Install the `many_class` extension:

```bash theme={null}
pip install "tabpfn-extensions[many_class]"
```

Then, simply wrap your existing `TabPFNClassifier` with `ManyClassClassifier` to enable support for datasets with large number of classes.

```python theme={null}
from tabpfn_extensions.many_class import ManyClassClassifier
from tabpfn import TabPFNClassifier

estimator = TabPFNClassifier()
classifier = ManyClassClassifier(
    estimator=estimator,
    # The parameters below are optional — shown here for clarity.
    n_estimators_redundancy=4, # Multiplier on the auto-chosen number of sub-estimators; higher = more stable, slower.
    random_state=42,
)
classifier.fit(X_train, y_train)
predictions = classifier.predict(X_test)
```

### Key parameters

All parameters below are optional — sensible defaults are used if they are not provided.

* **`alphabet_size`** — number of classes each sub-estimator is trained on. Leave unset (the default) so it is inferred from the base estimator's `MAX_NUMBER_OF_CLASSES` (read off `estimator.get_inference_config()`). With this, future TabPFN checkpoints that support more classes per sub-task are picked up automatically.
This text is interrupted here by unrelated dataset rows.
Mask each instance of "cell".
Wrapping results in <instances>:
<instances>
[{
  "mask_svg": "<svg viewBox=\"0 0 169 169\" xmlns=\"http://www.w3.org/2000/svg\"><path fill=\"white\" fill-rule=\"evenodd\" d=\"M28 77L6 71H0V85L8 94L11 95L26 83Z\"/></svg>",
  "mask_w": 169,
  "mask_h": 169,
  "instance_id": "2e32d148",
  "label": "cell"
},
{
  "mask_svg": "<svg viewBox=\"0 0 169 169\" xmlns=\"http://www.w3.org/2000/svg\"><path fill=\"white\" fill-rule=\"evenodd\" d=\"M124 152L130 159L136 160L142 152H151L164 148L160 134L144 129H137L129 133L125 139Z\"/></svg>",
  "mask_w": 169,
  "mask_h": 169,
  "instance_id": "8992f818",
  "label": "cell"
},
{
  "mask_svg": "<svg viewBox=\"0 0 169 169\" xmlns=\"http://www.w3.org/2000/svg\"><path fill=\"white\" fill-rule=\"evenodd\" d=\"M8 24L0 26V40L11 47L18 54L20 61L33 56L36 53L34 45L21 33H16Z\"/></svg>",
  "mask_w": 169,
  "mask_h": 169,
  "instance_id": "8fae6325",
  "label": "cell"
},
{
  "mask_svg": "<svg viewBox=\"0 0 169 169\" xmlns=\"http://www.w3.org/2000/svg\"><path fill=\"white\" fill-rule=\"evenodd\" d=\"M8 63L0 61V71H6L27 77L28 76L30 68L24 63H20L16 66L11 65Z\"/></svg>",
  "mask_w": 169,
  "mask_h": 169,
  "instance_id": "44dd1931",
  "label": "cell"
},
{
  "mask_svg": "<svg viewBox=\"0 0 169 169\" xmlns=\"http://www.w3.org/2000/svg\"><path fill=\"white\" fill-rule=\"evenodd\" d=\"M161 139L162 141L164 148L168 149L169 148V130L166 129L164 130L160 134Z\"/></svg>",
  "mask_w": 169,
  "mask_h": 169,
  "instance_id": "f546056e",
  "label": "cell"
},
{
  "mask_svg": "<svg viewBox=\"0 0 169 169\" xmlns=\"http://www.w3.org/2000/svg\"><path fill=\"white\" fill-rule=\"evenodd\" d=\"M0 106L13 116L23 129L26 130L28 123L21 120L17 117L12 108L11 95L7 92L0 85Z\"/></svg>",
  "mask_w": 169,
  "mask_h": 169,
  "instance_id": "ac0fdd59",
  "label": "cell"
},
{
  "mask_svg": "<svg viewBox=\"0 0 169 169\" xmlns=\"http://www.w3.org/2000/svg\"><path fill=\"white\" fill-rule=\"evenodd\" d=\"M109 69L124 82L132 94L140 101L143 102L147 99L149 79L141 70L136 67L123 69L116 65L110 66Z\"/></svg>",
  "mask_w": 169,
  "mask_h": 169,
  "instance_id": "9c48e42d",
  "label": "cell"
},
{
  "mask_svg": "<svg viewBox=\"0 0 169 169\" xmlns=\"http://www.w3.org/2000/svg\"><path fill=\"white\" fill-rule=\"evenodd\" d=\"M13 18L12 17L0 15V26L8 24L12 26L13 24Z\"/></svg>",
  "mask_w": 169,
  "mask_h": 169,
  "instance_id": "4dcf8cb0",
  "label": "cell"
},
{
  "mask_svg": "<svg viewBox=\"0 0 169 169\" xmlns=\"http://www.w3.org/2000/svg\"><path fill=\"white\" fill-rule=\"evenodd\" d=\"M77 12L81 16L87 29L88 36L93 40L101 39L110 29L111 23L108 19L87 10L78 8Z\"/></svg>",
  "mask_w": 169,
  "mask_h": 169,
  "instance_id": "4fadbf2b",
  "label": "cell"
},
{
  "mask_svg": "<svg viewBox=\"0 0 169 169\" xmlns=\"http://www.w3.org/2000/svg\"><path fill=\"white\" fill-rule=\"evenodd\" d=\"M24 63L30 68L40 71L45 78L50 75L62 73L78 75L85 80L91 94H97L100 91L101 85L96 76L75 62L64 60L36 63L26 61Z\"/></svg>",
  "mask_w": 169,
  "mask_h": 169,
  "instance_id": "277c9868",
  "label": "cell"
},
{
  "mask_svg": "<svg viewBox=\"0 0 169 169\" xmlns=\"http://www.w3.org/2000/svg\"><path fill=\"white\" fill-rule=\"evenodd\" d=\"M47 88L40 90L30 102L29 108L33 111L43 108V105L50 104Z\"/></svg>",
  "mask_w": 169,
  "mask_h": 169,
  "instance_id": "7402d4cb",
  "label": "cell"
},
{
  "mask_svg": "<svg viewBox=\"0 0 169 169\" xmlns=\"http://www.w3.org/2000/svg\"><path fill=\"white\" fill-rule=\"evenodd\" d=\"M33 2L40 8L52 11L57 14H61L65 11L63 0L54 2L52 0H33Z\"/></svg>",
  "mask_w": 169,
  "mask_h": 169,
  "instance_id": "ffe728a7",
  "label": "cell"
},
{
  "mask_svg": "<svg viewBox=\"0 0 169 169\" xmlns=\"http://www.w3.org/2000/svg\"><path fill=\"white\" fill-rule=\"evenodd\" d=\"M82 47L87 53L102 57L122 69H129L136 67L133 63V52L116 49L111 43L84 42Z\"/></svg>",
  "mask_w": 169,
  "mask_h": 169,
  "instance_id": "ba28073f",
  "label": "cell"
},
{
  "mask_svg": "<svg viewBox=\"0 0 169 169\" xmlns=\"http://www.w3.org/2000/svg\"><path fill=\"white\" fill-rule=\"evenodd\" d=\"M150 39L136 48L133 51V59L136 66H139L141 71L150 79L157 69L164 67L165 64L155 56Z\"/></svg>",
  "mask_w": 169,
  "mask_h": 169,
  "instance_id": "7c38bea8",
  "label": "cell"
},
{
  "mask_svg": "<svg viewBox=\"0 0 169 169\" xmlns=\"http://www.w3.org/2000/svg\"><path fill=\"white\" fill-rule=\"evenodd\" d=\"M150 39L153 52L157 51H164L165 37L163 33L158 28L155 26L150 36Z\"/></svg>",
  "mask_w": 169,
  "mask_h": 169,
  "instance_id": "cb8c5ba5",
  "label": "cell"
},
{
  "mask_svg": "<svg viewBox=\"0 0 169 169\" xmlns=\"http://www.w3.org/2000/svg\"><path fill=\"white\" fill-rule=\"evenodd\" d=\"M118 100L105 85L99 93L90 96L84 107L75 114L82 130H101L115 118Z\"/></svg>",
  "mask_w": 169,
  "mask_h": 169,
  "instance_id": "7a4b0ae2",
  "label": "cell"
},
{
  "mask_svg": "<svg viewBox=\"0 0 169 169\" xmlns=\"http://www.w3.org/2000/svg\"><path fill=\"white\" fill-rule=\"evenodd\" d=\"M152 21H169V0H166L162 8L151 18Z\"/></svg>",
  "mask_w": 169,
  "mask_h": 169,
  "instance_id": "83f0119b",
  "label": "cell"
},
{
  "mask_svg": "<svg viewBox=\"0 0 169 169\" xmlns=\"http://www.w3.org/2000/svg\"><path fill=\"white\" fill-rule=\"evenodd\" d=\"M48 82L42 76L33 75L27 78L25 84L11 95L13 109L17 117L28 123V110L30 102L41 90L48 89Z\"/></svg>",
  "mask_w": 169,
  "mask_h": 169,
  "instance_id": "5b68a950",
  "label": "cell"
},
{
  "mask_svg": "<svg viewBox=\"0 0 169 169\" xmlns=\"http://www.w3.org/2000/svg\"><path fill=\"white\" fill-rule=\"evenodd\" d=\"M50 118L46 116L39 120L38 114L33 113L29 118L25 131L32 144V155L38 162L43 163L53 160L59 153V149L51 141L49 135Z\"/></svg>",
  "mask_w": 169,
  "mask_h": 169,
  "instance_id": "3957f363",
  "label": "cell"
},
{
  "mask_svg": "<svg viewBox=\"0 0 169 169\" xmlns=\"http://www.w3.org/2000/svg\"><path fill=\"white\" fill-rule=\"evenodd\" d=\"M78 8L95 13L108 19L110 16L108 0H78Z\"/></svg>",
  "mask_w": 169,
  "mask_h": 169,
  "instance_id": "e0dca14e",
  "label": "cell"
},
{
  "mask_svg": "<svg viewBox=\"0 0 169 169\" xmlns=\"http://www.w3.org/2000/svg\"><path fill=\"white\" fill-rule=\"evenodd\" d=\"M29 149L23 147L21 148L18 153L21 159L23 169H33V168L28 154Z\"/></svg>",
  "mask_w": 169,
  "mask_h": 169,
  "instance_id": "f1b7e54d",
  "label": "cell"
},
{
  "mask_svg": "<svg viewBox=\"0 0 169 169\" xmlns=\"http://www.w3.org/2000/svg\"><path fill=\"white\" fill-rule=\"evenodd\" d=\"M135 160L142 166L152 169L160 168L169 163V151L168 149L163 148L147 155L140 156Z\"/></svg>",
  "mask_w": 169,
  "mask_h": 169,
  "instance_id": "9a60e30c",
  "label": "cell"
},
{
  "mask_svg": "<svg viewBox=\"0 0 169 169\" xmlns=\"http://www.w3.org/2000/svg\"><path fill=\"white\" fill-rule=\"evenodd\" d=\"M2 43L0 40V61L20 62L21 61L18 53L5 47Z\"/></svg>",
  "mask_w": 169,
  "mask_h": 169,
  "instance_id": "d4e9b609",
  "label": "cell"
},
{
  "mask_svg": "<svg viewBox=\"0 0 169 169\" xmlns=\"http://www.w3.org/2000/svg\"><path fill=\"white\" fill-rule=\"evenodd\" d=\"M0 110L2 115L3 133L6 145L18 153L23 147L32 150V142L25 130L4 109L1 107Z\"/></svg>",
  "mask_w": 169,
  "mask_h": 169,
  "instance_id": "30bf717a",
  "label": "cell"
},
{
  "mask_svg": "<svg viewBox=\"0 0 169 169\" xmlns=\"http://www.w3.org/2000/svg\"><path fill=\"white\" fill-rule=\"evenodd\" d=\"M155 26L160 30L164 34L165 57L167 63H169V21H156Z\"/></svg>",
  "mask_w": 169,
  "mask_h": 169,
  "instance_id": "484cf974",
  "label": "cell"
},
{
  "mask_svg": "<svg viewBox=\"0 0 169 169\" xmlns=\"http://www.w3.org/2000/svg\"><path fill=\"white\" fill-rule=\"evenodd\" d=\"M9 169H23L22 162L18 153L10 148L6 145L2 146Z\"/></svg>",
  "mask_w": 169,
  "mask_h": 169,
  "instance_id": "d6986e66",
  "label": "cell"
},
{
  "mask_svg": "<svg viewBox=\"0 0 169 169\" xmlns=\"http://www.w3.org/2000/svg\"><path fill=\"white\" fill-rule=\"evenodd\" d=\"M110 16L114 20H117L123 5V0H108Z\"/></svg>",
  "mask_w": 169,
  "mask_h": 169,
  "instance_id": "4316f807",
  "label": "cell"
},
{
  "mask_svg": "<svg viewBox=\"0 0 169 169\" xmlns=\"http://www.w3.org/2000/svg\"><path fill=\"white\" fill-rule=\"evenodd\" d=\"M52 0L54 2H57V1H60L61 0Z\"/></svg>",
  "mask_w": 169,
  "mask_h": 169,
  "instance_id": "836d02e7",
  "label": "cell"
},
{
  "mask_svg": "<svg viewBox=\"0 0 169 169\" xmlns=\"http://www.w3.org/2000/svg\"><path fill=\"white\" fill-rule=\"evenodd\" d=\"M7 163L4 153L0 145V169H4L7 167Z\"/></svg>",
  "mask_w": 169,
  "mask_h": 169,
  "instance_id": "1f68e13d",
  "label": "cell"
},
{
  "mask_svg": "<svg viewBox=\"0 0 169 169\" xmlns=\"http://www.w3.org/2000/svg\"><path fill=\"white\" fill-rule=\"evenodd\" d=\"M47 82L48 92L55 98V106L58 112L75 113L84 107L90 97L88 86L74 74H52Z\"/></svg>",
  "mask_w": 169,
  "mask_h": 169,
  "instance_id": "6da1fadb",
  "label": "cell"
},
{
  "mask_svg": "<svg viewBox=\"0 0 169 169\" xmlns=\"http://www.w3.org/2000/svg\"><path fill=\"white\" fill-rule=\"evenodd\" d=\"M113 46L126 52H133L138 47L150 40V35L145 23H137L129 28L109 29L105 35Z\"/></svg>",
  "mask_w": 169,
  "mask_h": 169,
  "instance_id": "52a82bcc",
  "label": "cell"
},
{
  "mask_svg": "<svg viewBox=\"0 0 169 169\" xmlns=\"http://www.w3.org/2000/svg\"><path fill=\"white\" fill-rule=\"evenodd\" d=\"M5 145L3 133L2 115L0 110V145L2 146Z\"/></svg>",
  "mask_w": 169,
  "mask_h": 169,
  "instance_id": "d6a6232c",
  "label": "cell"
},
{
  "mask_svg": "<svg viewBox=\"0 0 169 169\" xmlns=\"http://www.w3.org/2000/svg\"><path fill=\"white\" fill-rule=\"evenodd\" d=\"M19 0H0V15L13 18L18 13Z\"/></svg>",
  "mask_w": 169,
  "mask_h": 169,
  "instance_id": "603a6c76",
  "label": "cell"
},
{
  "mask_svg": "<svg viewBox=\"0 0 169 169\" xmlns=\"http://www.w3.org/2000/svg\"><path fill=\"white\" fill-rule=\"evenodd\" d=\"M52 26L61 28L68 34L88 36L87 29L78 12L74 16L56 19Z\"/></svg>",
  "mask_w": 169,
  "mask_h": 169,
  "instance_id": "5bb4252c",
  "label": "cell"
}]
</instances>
If you set it explicitly, do not exceed the base estimator's limit (10 for TabPFN-2.5 / TabPFN-2.6, 160 for TabPFN-3).
* **`n_estimators_redundancy`** — redundancy multiplier on the minimum number of sub-estimators needed to cover all classes. Higher values improve accuracy and calibration at the cost of runtime. Default is `4`.
* **`n_estimators`** — set this to override the auto-derived number of sub-estimators entirely. Leave as `None` to let it be chosen from `alphabet_size`, the number of classes in the training data, and `n_estimators_redundancy`.
* **`random_state`** — controls the randomness of the sub-task encoding, ensuring reproducible results.